Answer these questions from the post on code quality below:
1. What reporting framework do the evaluation tools integrate with?
2. When did the Release Engineering team start working with SCA?
3. What kind of reviews was the blog written about a year ago?

* Provided passage:
━━━━━━━━━━━━━━━━━━━━━━━━━━━━━━
I have a number of teams that today produce working code for either Blackboard or internal systems. As a development team we do a lot of classic software quality efforts as a means of producing and maintaining solid code.
Code Quality Evaluation and Metrics
I’m big fan of static code analysis. It was a huge initiative for the Performance and Security Engineering teams dating back to early 2010. Engineering then joined the counter-movement in 2011 and included it into their daily working process as part of 2012. We use a number of tools for evaluation purposes that integrate with a reporting framework called Sonar. We have legitimate executive buy-in to make SCA a major check-and-balance as part of our code quality initiatives.
In late 2012, the Release Engineering team started to play around with SCA, implementing their code projects into Sonar for evaluation purposes. The team hasn’t done much with Sonar as of yet, but I’m expecting to see an emphasis on both evaluation, code coverage and measurement.
Code Reviews are Critical
The previous topic brings me to my point about this blog. About a year ago I wrote a blog about Crucible Reviews. I felt like we had a lot of issues with Crucible Reviews. The issues varied from getting all members of the staff to participate in reviews to changing the direction and content of a code review. I was adamant then and am still adamant today that we need to train developers (new and experienced) about how to give a good code review. We need good examples. We need formulas for input. We can’t just assume that everyone knows what good feedback is all about.
━━━━━━━━━━━━━━━━━━━━━━━━━━━━━━
* Available data:

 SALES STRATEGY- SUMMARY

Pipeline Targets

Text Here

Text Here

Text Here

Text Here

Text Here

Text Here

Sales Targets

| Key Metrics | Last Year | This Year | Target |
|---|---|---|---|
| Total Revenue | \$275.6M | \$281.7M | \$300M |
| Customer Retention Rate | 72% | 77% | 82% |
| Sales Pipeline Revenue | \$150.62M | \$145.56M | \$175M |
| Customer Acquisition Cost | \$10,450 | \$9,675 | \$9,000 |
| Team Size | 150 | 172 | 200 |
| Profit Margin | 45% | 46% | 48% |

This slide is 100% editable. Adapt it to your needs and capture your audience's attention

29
━━━━━━━━━━━━━━━━━━━━━━━━━━━━━━
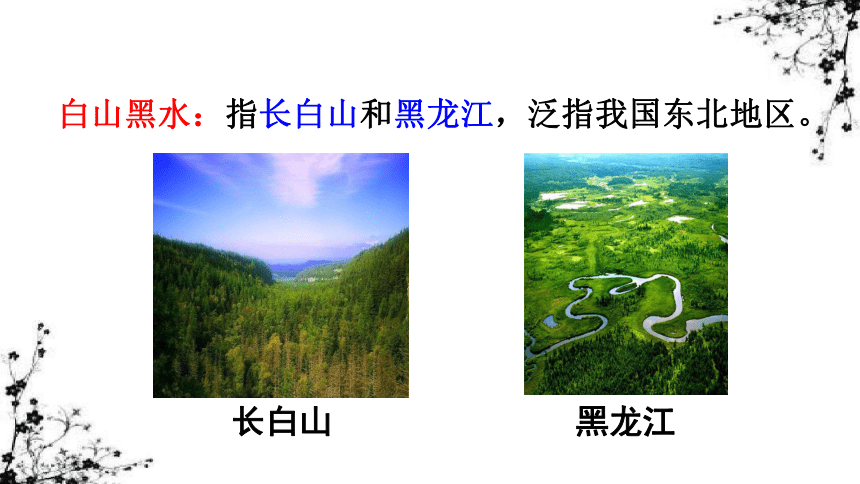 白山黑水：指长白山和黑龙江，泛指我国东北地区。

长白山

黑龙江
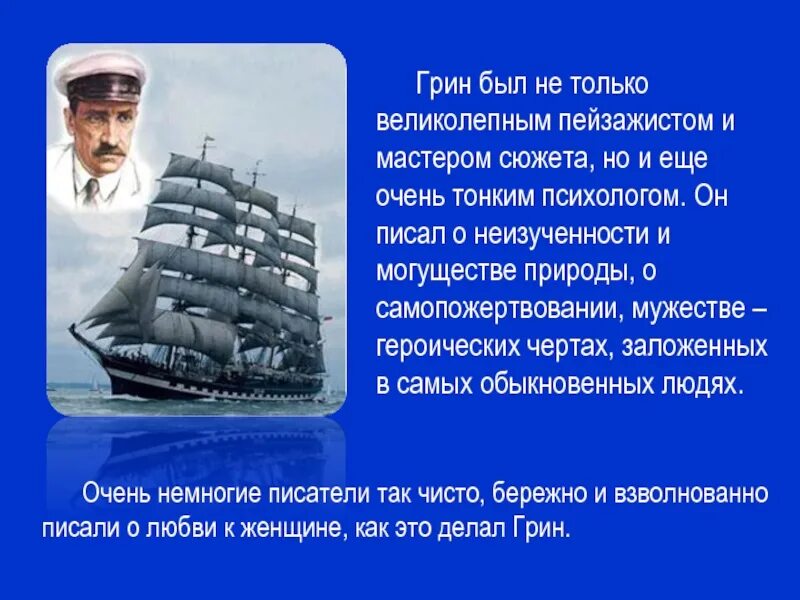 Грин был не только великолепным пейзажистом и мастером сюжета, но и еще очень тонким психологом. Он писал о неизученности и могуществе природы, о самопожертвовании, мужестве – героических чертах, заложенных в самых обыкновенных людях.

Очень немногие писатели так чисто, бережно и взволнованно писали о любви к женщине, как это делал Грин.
━━━━━━━━━━━━━━━━━━━━━━━━━━━━━━
* Expected output:
1. Sonar
2. Late 2012
3. Crucible Reviews